A Multi-Classifier Approach of EMG Signal Classification for Diagnosis of Neuromuscular Disorders

Muzaffar Khan*, Jai Karan Singh and Mukesh Tiwari

S.S.S. Institute of Science and Technology, Bhopal, India

*Corresponding Author:
Muzaffar Khan
S.S.S. Institute of Science and Technology
Bhopal, India
Tel: 075622 21127
E-mail: [email protected]

Received Date: November 26, 2015; Accepted Date: January 27, 2015; Published Date: February 11, 2016

Citation: Khan M, Singh JK, Tiwari M (2016) A Multi-Classifier Approach of EMG signal classification for Diagnosis of Neuromuscular Disorders. J Bioengineer & Biomedical Sci S3:003. doi:10.4172/2155-9538.S3-003

Copyright: © 2016 Khan M, et al. This is an open-access article distributed under the terms of the Creative Commons Attribution License, which permits unrestricted use, distribution, and reproduction in any medium, provided the original author and source are credited.

 

Abstract

Electromyographic (EMG) signal provide a significant source of information for diagnosis, treatment and management of neuromuscular disorders.
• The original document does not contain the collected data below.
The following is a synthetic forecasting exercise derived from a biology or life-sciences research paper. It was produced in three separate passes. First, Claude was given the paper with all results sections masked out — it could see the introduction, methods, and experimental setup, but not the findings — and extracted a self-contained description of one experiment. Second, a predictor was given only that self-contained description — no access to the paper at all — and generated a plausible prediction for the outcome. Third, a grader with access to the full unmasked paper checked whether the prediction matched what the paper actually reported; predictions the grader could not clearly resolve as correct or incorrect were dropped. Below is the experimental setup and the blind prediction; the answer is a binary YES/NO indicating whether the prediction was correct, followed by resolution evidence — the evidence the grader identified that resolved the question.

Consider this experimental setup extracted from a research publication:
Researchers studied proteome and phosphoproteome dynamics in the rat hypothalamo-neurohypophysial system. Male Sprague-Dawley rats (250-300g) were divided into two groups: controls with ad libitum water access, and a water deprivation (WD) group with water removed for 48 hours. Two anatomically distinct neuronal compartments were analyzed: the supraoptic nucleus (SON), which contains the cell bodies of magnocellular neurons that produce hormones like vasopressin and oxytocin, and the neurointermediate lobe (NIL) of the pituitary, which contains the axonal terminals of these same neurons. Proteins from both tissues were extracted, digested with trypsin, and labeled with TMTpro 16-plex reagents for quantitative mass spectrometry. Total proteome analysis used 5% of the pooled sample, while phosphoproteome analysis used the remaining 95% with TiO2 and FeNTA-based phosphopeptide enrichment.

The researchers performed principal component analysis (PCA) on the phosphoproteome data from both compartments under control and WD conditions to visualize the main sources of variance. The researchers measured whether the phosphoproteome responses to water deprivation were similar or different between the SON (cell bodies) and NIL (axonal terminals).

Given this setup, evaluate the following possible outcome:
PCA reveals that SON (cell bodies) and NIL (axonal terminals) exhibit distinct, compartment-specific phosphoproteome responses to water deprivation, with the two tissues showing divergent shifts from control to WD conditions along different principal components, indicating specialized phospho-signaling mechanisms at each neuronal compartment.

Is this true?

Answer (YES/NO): NO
This paper is aim at introducing an effective multi-classifier approach to enhance classification accuracy .The proposed system employs both time domain and time-frequency domain features of motor unit action potentials (MUAPs) extracted from an EMG signal. Different classification strategies including single classifier and multiple classifiers with time domain and time frequency domain features were investigated. Support Vector Machine (SVM) and K-nearest neighborhood (KNN) classifier used predict class label (Myopathic, Neuropathic, or Normal) for a given MUAP. Extensive analysis is performed on clinical EMG database for the classification of neuromuscular diseases and it is found that the proposed methods provide a very satisfactory performance in terms overall classification accuracy.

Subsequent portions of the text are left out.